Let $M = (m_{ij})_{(i,j) \in \llbracket 1,n\rrbracket^2} \in \mathcal{S}_n(\mathbb{R})$ such that for every pair $(i,j) \in \llbracket 1,n\rrbracket^2$, $m_{ij} \geqslant 0$ and $m_{ii} = 0$. Conversely, we assume that the eigenvalues of $\Phi(M)$ are all non-positive and we set $\Psi(M) = -\frac{1}{2}\Phi(M)$ and $r = \operatorname{rg}(\Psi(M))$.
1) Show that there exists a matrix $U \in \mathcal{M}_{r,n}(\mathbb{R})$ such that ${}^t UU = \Psi(M)$.
2) We denote $U_1, U_2, \cdots, U_n$ the columns of the matrix $U$. We seek to show that for every $(i,j) \in \llbracket 1,n\rrbracket^2$, $m_{ij} = \|U_i - U_j\|^2$.
a) Show that the $(U_i)$ are centered, that is, $\sum_{i=1}^n U_i = 0$.
b) Show that the matrix $N = (n_{ij})$ defined by: $$\forall (i,j) \in \llbracket 1,n\rrbracket^2, \quad n_{ij} = \|U_i - U_j\|^2$$ satisfies $\Psi(N) = \Psi(M)$.
c) Show that $M = N$ and conclude.

We consider four distinct points $A, B, C$ and $D$ in the canonical Euclidean space $\mathbb{R}^3$ such that $AB = BC = CD = DA = 1$, $AC = a > 0$ and $BD = b > 0$. We assume that the four points $A, B, C$ and $D$ exist and are coplanar.
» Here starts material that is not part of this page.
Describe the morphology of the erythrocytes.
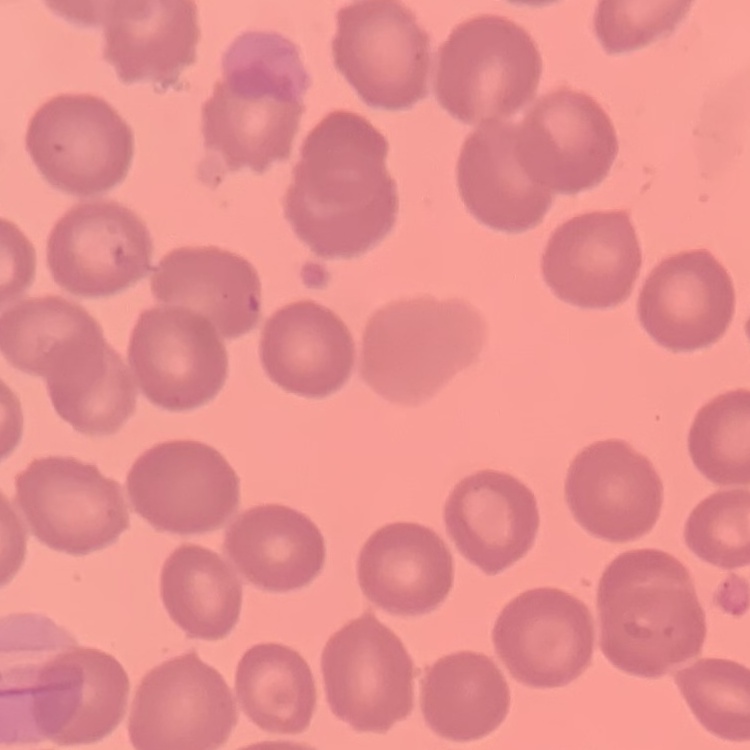
No rouleaux formation.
What relation do $a$ and $b$ then satisfy?

We consider four distinct points $A, B, C$ and $D$ in the canonical Euclidean space $\mathbb{R}^3$ such that $AB = BC = CD = DA = 1$, $AC = a > 0$ and $BD = b > 0$. We assume that the four distinct points $A, B, C$ and $D$ are not coplanar. We denote $I$ the midpoint of $[AC]$ and $J$ the midpoint of $[BD]$.
a) Show that $(IJ)$ is the common perpendicular to the lines $(AC)$ and $(BD)$.
b) By projecting the points $B$ and $D$ onto the plane containing $(AC)$ and perpendicular to $(IJ)$, show that $a^2 + b^2 < 4$.
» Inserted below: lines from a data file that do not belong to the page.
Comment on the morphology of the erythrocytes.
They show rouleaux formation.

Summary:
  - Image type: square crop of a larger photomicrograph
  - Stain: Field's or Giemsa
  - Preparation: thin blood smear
We consider four distinct points $A, B, C$ and $D$ in the canonical Euclidean space $\mathbb{R}^3$ such that $AB = BC = CD = DA = 1$, $AC = a > 0$ and $BD = b > 0$.
Show that if strictly positive reals $a$ and $b$ satisfy the relation $a^2 + b^2 \leqslant 4$, then there indeed exist four distinct points $A, B, C$ and $D$ in the canonical Euclidean space $\mathbb{R}^3$ satisfying $AB = BC = CD = DA = 1$, $AC = a$ and $BD = b$.
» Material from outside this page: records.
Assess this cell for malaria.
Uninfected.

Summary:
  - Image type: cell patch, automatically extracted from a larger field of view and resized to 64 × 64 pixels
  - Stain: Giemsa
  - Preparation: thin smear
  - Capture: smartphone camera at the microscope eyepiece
We consider four points $U_1, U_2, U_3, U_4$ in $\mathbb{R}^3$ satisfying $U_1U_2 = U_2U_3 = U_3U_4 = U_4U_1 = 1$, $U_1U_3 = a$ and $U_2U_4 = b$. We use the notations of the previous parts with $n = 4$.
We set $M = \left(\|U_i - U_j\|^2\right)_{(i,j) \in \llbracket 1,4\rrbracket^2} \in \mathcal{S}_4(\mathbb{R})$.
Write the matrix $M$ then calculate $S(M)$ and $\sigma(M)$.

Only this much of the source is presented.